● ENTRIES
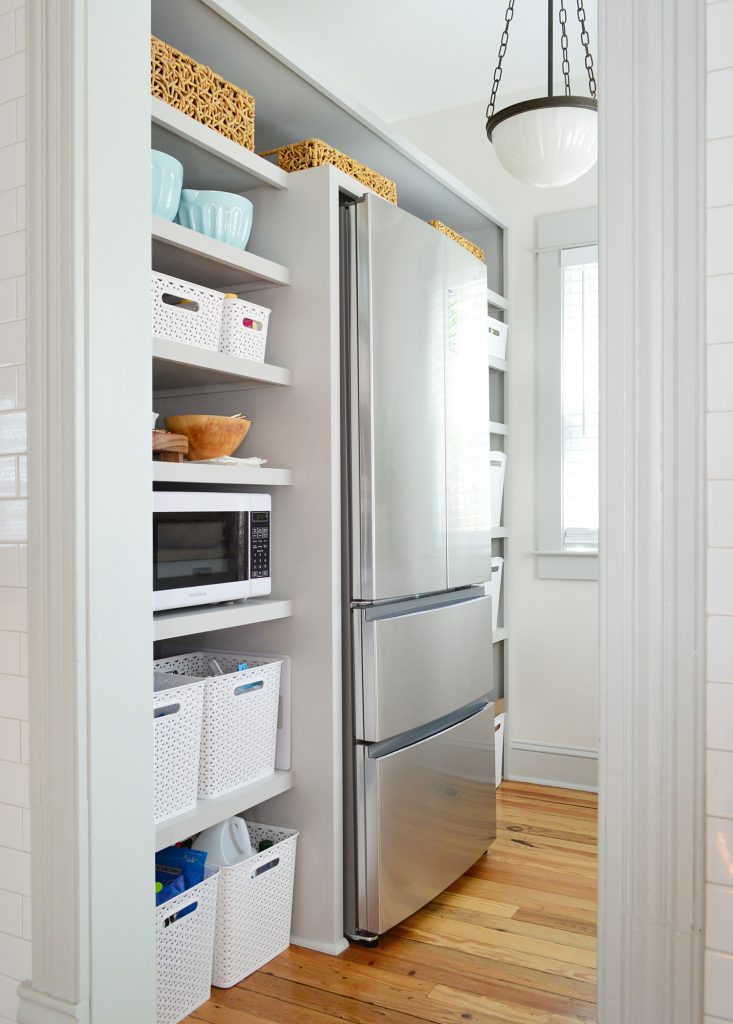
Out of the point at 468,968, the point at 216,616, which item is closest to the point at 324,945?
the point at 468,968

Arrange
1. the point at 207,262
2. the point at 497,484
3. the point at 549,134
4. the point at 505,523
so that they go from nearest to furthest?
1. the point at 207,262
2. the point at 549,134
3. the point at 497,484
4. the point at 505,523

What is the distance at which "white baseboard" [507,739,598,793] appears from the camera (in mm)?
3568

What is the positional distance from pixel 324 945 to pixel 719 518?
1.71 m

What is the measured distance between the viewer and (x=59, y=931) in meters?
1.43

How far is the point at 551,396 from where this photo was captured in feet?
12.1

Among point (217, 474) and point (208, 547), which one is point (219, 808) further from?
point (217, 474)

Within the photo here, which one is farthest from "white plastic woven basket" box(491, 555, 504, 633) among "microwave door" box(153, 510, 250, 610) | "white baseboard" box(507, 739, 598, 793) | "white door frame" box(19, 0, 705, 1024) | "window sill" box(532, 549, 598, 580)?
"white door frame" box(19, 0, 705, 1024)

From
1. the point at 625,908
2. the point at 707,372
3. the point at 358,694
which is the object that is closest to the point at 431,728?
the point at 358,694

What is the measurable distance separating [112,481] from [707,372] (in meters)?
0.94

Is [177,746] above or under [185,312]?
under

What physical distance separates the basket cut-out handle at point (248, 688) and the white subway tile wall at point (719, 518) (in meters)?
1.30

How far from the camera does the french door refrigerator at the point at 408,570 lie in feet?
7.49

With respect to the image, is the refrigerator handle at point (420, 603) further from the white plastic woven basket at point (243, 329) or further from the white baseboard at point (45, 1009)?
the white baseboard at point (45, 1009)

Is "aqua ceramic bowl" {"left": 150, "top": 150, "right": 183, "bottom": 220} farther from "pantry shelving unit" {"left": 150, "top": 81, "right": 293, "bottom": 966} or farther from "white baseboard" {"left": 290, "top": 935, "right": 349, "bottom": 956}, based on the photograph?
"white baseboard" {"left": 290, "top": 935, "right": 349, "bottom": 956}
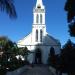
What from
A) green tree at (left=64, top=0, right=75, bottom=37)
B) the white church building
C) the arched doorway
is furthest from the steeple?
green tree at (left=64, top=0, right=75, bottom=37)

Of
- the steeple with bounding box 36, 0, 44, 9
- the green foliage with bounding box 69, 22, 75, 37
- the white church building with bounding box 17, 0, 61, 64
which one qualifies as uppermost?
the steeple with bounding box 36, 0, 44, 9

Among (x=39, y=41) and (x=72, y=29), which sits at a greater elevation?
(x=39, y=41)

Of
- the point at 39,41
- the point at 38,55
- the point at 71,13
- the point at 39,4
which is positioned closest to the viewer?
the point at 71,13

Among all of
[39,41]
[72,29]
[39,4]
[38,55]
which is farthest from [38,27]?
[72,29]

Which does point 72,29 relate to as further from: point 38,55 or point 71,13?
point 38,55

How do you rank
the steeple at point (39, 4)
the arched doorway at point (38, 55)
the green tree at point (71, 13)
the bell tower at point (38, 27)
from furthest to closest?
the steeple at point (39, 4)
the bell tower at point (38, 27)
the arched doorway at point (38, 55)
the green tree at point (71, 13)

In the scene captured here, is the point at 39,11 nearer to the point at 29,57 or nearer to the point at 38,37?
the point at 38,37

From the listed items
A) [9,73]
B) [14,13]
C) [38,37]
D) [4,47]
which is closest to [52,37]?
[38,37]

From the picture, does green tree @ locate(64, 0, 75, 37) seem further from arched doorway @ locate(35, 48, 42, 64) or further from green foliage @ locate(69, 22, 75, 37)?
arched doorway @ locate(35, 48, 42, 64)

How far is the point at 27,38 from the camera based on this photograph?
6525cm

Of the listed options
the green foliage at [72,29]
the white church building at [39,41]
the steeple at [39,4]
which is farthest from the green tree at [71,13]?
the steeple at [39,4]

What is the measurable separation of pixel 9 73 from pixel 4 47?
17728mm

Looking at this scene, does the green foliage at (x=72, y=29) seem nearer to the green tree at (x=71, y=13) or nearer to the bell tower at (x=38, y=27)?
the green tree at (x=71, y=13)

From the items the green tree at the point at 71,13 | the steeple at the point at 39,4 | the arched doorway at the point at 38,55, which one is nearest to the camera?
the green tree at the point at 71,13
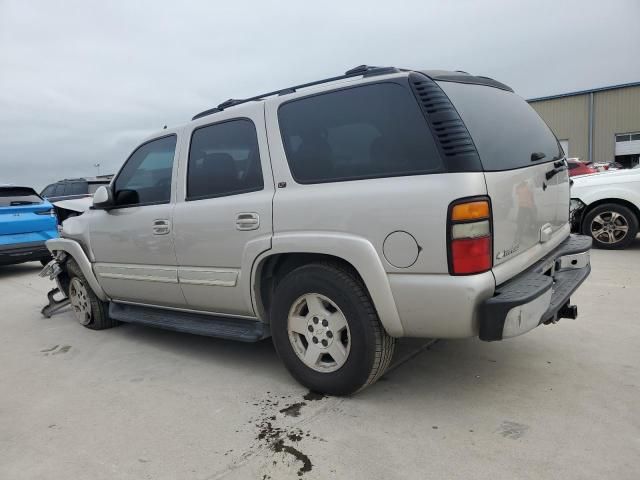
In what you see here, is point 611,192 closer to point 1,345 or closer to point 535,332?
point 535,332

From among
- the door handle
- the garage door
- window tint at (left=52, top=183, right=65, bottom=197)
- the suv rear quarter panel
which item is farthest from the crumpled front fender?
the garage door

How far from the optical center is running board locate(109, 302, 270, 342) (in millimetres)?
3389

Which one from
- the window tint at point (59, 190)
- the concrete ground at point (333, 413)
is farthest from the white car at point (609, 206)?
the window tint at point (59, 190)

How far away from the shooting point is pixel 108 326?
198 inches

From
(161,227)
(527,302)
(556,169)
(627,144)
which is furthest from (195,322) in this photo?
(627,144)

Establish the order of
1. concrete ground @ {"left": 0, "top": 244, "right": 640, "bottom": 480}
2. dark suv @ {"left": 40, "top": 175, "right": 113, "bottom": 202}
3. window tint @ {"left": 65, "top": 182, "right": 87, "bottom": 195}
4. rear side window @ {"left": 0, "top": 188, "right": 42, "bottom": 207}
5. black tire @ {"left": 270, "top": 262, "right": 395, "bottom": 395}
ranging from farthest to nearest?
window tint @ {"left": 65, "top": 182, "right": 87, "bottom": 195}, dark suv @ {"left": 40, "top": 175, "right": 113, "bottom": 202}, rear side window @ {"left": 0, "top": 188, "right": 42, "bottom": 207}, black tire @ {"left": 270, "top": 262, "right": 395, "bottom": 395}, concrete ground @ {"left": 0, "top": 244, "right": 640, "bottom": 480}

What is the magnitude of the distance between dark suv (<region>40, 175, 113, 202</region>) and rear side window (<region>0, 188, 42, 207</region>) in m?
4.10

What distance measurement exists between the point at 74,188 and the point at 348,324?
13.5 meters

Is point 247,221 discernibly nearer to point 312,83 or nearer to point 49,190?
point 312,83

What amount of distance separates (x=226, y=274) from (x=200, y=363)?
89cm

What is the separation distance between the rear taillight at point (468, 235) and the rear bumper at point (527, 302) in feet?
0.66

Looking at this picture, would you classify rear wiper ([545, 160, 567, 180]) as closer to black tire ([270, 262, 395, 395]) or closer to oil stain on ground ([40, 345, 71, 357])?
black tire ([270, 262, 395, 395])

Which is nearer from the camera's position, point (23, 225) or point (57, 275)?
point (57, 275)

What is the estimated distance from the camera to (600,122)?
31828 millimetres
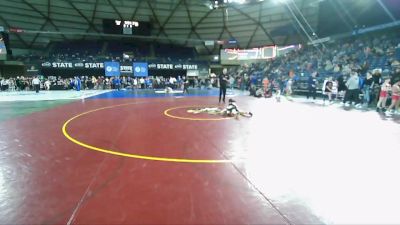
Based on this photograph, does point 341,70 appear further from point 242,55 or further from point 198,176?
point 242,55

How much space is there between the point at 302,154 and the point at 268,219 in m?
2.35

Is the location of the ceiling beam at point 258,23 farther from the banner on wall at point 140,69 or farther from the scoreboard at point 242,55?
the banner on wall at point 140,69

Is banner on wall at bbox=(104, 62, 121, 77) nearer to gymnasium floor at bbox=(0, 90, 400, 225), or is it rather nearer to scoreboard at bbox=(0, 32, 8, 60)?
scoreboard at bbox=(0, 32, 8, 60)

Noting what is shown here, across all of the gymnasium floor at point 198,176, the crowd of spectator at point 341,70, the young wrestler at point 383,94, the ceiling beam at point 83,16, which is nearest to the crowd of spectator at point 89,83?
the ceiling beam at point 83,16

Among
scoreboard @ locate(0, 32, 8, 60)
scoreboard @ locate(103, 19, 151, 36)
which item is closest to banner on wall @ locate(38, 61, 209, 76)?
scoreboard @ locate(0, 32, 8, 60)

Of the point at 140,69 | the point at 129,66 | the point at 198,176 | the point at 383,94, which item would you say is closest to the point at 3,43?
the point at 129,66

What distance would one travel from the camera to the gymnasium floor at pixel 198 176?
2635 mm

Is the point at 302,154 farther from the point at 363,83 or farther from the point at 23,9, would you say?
the point at 23,9

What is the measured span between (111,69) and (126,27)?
18.0 feet

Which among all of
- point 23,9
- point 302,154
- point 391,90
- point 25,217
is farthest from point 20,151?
point 23,9

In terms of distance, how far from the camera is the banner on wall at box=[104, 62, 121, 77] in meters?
30.5

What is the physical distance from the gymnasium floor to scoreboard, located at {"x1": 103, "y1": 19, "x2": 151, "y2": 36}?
27.5 meters

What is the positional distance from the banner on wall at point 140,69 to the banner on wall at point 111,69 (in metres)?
1.86

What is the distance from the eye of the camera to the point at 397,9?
18.4 m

● WORK TO DO
Quote exactly what appears from the line containing "What is the measured span" through the final line of the listing above, including both of those lines.

● EXERCISE RESULT
What is the measured span between (111,69) and (126,27)?
18.0 feet

Which among all of
- point 23,9
- point 302,154
- point 391,90
- point 25,217
is farthest from point 20,151?
point 23,9

In terms of distance, how far from the camera is the banner on wall at box=[104, 62, 121, 77] in meters?
30.5

What is the physical distance from the gymnasium floor to scoreboard, located at {"x1": 103, "y1": 19, "x2": 151, "y2": 36}?
27.5 meters

What is the positional distance from the banner on wall at point 140,69 to the banner on wall at point 111,69 (in metres)?
1.86

What is the distance from the eye of the camera to the point at 397,9?
18.4 m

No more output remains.